Öğrenciye söz hakkıHep biz büyükler çocukların, gençlerin, öğrencilerin nasıl olmaları gerektiğini sorgulayıp dururuz da, onlar bizi nasıl görmek istiyor, hiç sormayız.
Madem ki öğrenci odaklı bir eğitimden söz ediliyor, madem ki demokrat gençler yetiştirmek istiyoruz, o zaman onların da bu çorbada katkıları olması gerekmez mi?..
Biz büyüklerin kendimize biçtiğimiz rolle, onların kafasındaki imaj birbirine uyuyor mu? İsterseniz gelin bugün öğrenciler nasıl bir öğretmen istiyorlar ona bir göz atalım.

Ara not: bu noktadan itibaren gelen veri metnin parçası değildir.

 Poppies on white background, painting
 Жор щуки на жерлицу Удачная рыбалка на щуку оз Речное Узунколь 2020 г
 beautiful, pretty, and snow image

Sonra sırasıyla başta biz gazeteciler olmak üzere politikacıları, yargıçları, güvenlik görevlilerini ve diğer meslekleri masaya yatıralım. Bakalım ortaya neler çıkacak?..

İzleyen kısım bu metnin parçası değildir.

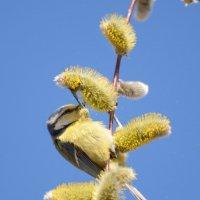 В золотой пыльце :: Тамара Бедай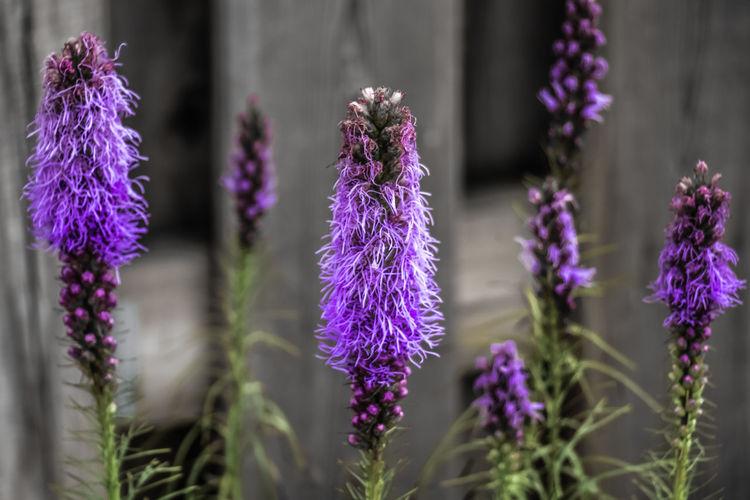 Liatris flower.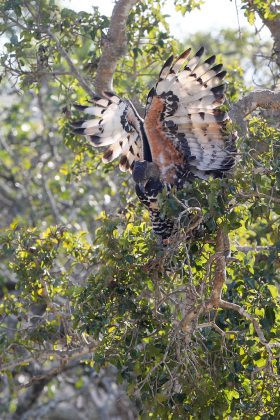 Crowned Eagle / Manyoni Private Game Reserve, KZN, South Africa / September 2018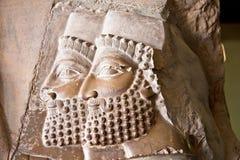 Alte Flachreliefs von Persepolis, der Iran Stockfotos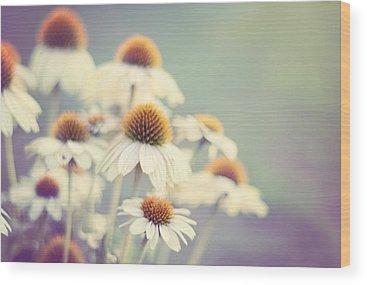 Cone Flower Wood Prints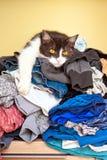Katze, die auf Wäscherei liegt Stockfotografie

Nasıl bir öğretmen istiyoruz konusunda Özel Ege İlköğretim Okulu 4 ve 5'inci sınıf öğrencileri bakın neler diyorlar:
* Öğretmen, mesleğini çok sevmeli.
* Maddi sıkıntısı olmamalı.
* Bilgisayar ve internet kullanmalı.
* Sevgi dolu ve hoşgörülü olmalı.
* Sertlikten hoşlanmamalı.
* Baskıyı ve korkutmayı değil saygıyı ön planda tutmalı.
* Eğitimde dayağa kesinlikle karşı olmalı ve başvurmamalı.

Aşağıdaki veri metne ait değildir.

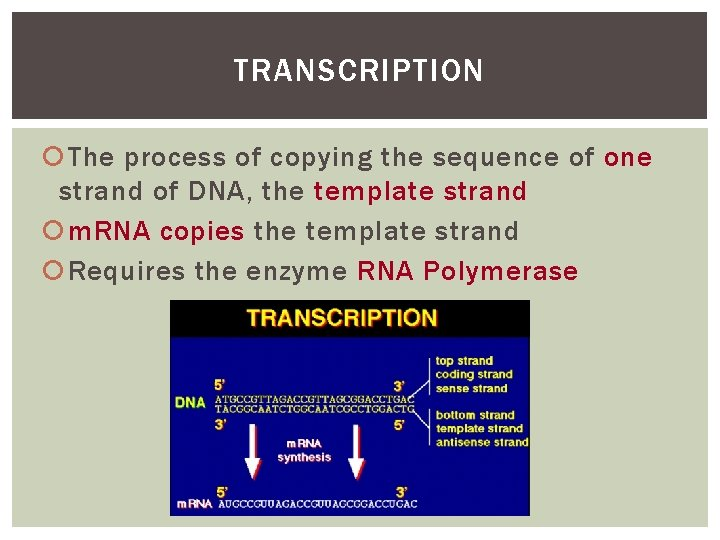 TRANSCRIPTION The process of copying the sequence of one strand of DNA, the template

* Sorunları konuşarak çözme yoluna gitmeli.
* Öğrenciler arasında ayrım yapmamalı.
* Dersleri iyi işlemeli, ön hazırlık ve araştırma yapmalı.
* Öğrencilerin seviyesine inebilmeli.
* Öğrencilerle arkadaş gibi olmalı.
* İyi bir konuşma diline sahip olmalı.
* Ders esnasında öğrencinin dikkatini dağıtacak başka işlerle uğraşmamalı...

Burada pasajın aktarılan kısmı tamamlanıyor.